El pasado 17 de febrero fue el aniversario del nacimiento de Gustavo Adolfo Bécquer. Al ver la noticia en Twitter, recordé que de pequeña yo tenía un cocodrilo de peluche que se llamaba Gustavo Adolfo Bécquer. Sí, se lo puse yo solita. A mis doce me enamoré de sus Rimas y Leyendas. Me encerraba en mi habitación durante horas con aquellos tomos que, por enormes, me apasionaban. Cuántas horas pasaría enroscada entre esas letras.
Para los que leemos rápido, los libros muy largos son una bendición. Había olvidado aquella pasión, aquel placer inmenso de pasar los días con la nariz pegada a un texto. Había olvidado, también, lo feliz que era con mi capacidad de atención intacta y brillante. Básicamente porque ya no la tengo. Porque me cuesta la vida leer treinta páginas sin que mi pensamiento pegue saltos desde la lista de la compra a ese mensaje que tengo que mandarle a mi amiga, a ese billete de avión que debo sacar y que está solo a un click del teléfono que me mira desde cerca. Porque siempre está cerca, el muy cabrón.
Alguien me contaba hace un par de días que a una amiga suya la habían ingresado en la López Ibor y que, obviamente, le habían requisado el móvil. "Qué gusto, por Dios, yo pasaría unos días allí solo para estar desconectada", confesaba mi interlocutora. Ojiplática me quedé. Y digo yo, ¿no será más fácil apagar el aparatito unas horas al día? Ella me respondió con la cruda verdad: no lo hacemos. Nos lo proponemos, pero no lo hacemos. Fijamos horas de uso y no las respetamos.
El propio aparato nos avisa de que hemos pasado tropecientas horas mirándolo y, aunque calculamos todo lo que podíamos haber hecho en todo ese tiempo, volvemos a saltarnos nuestras propias normas. Y nuestros días y, lo que es peor, nuestros pensamientos, se derraman sobre un cacharro cuadrado de diseño que decide por nosotros. Qué rabia y qué tristeza me entraron, por Dios. Y si nosotros, que tuvimos nuestro primer Nokia pasados los veinticinco, tenemos el coco agarrado a las varias Apps, lo de los que nacieron con uno bajo el brazo es ya de traca valenciana.
No es solo la atención, es nuestra memoria la que se está deshilachando.
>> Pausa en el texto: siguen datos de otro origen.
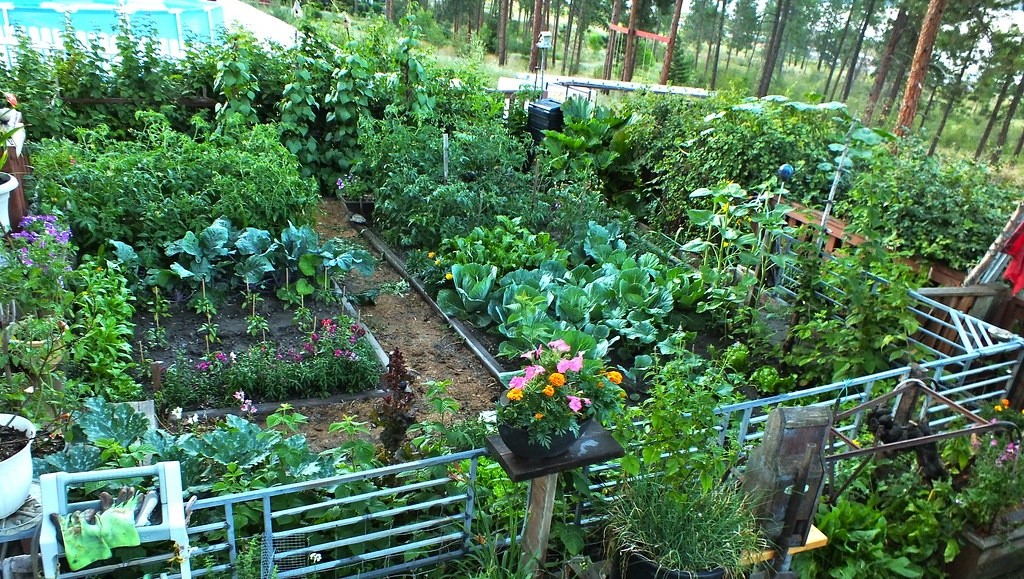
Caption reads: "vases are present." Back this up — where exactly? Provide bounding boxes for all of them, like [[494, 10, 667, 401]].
[[497, 403, 594, 460], [339, 196, 374, 222], [949, 499, 1024, 579]]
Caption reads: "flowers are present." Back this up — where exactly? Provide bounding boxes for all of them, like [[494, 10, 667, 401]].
[[337, 173, 366, 199], [485, 340, 627, 449], [955, 397, 1024, 540]]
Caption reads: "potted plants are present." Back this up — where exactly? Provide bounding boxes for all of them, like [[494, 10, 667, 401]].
[[0, 90, 32, 231], [0, 226, 115, 520], [589, 456, 788, 579]]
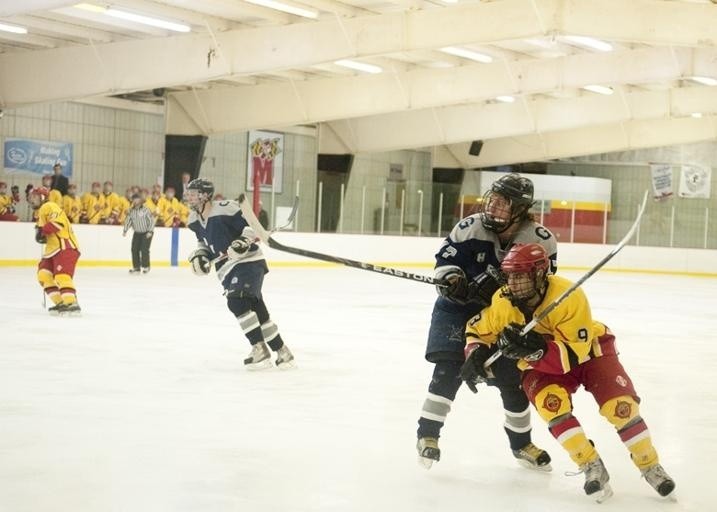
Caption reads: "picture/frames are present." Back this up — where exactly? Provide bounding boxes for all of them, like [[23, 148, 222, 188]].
[[245, 128, 286, 193]]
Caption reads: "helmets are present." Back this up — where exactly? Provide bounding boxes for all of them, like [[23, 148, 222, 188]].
[[68, 184, 77, 193], [504, 242, 548, 302], [29, 187, 48, 208], [92, 182, 101, 194], [104, 181, 113, 192], [130, 193, 145, 201], [42, 175, 52, 186], [481, 173, 535, 231], [127, 183, 176, 198], [185, 178, 214, 207], [0, 183, 8, 193]]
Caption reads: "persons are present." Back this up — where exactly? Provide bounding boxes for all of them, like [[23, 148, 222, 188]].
[[10, 185, 22, 213], [82, 181, 106, 224], [0, 181, 19, 222], [460, 242, 678, 504], [118, 188, 134, 225], [100, 181, 122, 224], [184, 177, 296, 372], [138, 189, 155, 212], [63, 184, 83, 223], [28, 185, 82, 317], [131, 186, 141, 197], [122, 193, 155, 274], [16, 184, 34, 222], [416, 172, 558, 472], [153, 186, 189, 227], [41, 175, 63, 210], [50, 164, 69, 197]]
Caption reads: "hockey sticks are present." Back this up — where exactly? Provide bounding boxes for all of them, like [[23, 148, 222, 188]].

Lógico si tenemos en cuenta que nuestro cerebro recuerda lo que le emociona y lo que nos emocionan son las historias. No hay historias en las listas de recados, ni en los Power Points. En la comunicación hablada, solo el 7% de la información que recibimos es a través de las palabras, el resto nos lo facilitan la voz, la entonación, los gestos, el movimiento de los ojos. No hay expresividad en una pantalla, y si la hay, no iguala ni de lejos a un buen berreo y un levantamiento de cejas.
El primer paso para salir de esta rueda de hámster sería hacernos conscientes de nuestro desmedido pavor al aburrimiento, con lo sanísimo que es. Para escapar de ese aburrimiento catastrófico echamos mano de lo más inmediato que, sorpresa, no es un libro ni unas respiraciones abdominales, sino algo sobre lo que teclear. Está demostrado que el silencio mental y físico ayuda a generar nuevas neuronas, a incrementar esa atención que desterramos allá por el 2005, a liberar tensión de cuerpo y mente.Si nos aburrimos, pensamos. Y si pensamos, estamos creando. Está demostrado: las grandes ideas surgen en momentos de inactividad. La soledad genera inspiración.
Reflexionamos cuando vaciamos esta sesera nuestra. Pero nosotros nos empeñamos en seguir pedaleando sin pararnos a considerar hacia dónde vamos. Piloto automático. La cosa es moverse, aunque sea sentado. Calidad y cantidad en los pensamientos son inversamente proporcionales. Vaciamos el depósito todo el rato, olvidándonos de llenarlo. No reflexionamos, no imaginamos, no creamos. Ay, si Bécquer levantara la cabeza.